“In this century we have managed to recover the connection between art and nature”

Nearly a decade ago, a book on ecology sought to vindicate natural history and the value of observation as the basis of the discipline. With their approaches, the ecologist Aníbal Pauchard and the late researcher, Rafe Sagarin, influenced the field of ecological learning. Today, Dr. Pauchard reflects on the validity of this pioneering publication that invites us to understand nature in tune with the idea that all reason comes from perception.

Ecology and observation. Expanding the approach of science to understand a complex world (published in Spanish by the University of Concepción), is the title of a book that sought to revive the value of the observational and sensory for ecological learning, a publication that generated some criticism, mainly in the field of experimental ecology, but which, as the text itself clarifies, did not seek to contradict this approximation but to broaden the ways in which nature was perceived from science.
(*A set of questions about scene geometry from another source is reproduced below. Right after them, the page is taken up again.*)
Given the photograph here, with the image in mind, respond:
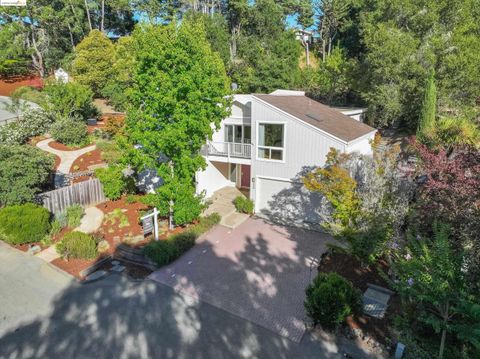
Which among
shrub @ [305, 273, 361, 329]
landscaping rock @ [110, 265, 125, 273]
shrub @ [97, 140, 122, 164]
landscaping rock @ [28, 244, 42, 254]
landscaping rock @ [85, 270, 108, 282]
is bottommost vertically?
landscaping rock @ [110, 265, 125, 273]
Opening approaches that could be reductionist through “a more naive approach to nature”, through the sensitive detection of patterns and in attention to the methodologies of natural history, were some of the relevant motivations of the book written by two academics who met through the forum of a scientific journal. “Rafe (Sagarin) was one of those people you meet by chance,” says Aníbal Pauchard, doctor in forest ecology, and associate researcher at the Laboratory of Biological Invasions (LIB), a joint initiative between the University of Concepción and the Institute of Ecology and Biodiversity (IEB), where he is currently its director.

The researcher recalls that after reading a comment by Sagarin–who was a marine ecologist–on a publication related to ecology, he realized that they thought in a similar way, so he decided to write him an email. Since then, a fraternal and intellectual friendship arose that, over time, prompted them to write a book together.

“First we started off joking,” Pauchard narrates. While Sagarin wanted to make a “revolution in ecology”, the Chilean researcher suggested that it was better “an evolution”, in view of the complexities of the concept of revolution in the light of Latin American political history. However, both agreed that “we had to break the shell of the idea that there is only one great science, or that there are ultra-proven and almost dogmatic deductive hypothetical methods regarding how to do science.” 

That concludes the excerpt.